The three-year project focuses on studying the conditions provided by authorities, civil society and industrial companies for the well-being of young people in the Arctic region.
A group of anthropologists, geographers and legal experts from the Russian Federation and Finland have won a grant from the Russian Foundation for Basic Research (RFBR) to study young people from the Arctic industrial cities of the two countries. This was reported to TASS by one of the project participants, the head of the Northern Studies Department of the North-Eastern Federal University (NEFU), Mikhail Prisyazhny.
"We learned about the results of the competition among fundamental research projects of 2018 at the end of last year. The project, designed for three years, is aimed at studying the well-being of young people and the viability of Arctic industrial cities in Russia and Finland. The future and sustainability of these cities will depend on how the younger generation sees the prospects of their personal development. The project is aimed at understanding the “strategy to overcome" the problems of youth and more positive perspectives: the pursuit of happiness and opportunities, as today's young people want to get out of the constant survival regime”, - Mikhail Prisyazhny said.

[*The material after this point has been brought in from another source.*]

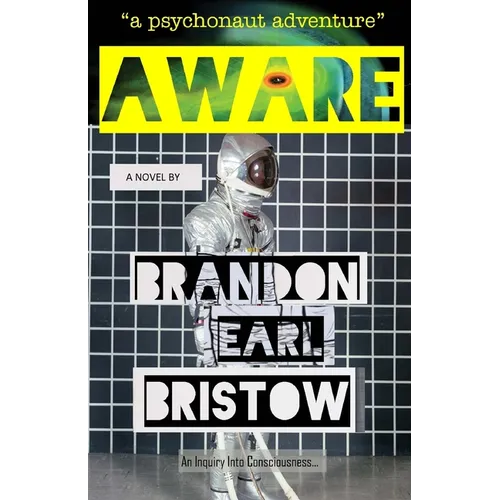 Aware: An Inquiry Into Consciousness... Our Psychedelic Quest for Life, Liberty and Intellectual Property. "a psychonaut adventure" - Paperback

The project aims to promote a broader theory of viable Arctic communities that integrate approaches from different disciplines of anthropology, legal research, geography and economics. "We will study how authorities, civil society and industrial companies create conditions for the well-being of young people and how they are perceived by young people themselves," - the source added.
According to Mikhail Prisyazhny, only recently the research community has paid some attention to the Arctic as a city space. Even less attention was paid before to the Arctic as a space in which young people make decisions - to live in these industrial cities that were created in the 20th century for mining or leave them behind.
Field work will take place in towns and urban settlements of Yakutia, Yamal, the Murmansk Region, as well as three cities in Finland. The team of researchers includes representatives of the NEFU, Petrozavodsk State University, and the Arctic Center of the Lapland University.
The task of the RFFI and the Finnish Academy competition is the development of international cooperation in the field of fundamental scientific research in the Arctic, and financial support of initiative research projects jointly implemented by scientists from Russia and Finland.
Experts believe that the Arctic area of Russia should become one of the centers for development of domestic innovations, and it will be possible to accelerate technological development in the Far North through providing environment that is comfortable to people. The program "Generating Comfortable Urban Environment" is one of the projects aiming at this purpose.
“The Russian Arctic is doomed to innovation: the extreme climatic conditions and enterprising people who venture to work in the North create an environment for the development of new technologies”, - said Nadezhda Zamyatina, deputy director of the Institute of Regional Consulting and leading research associate at the Geography Faculty of the Moscow State University.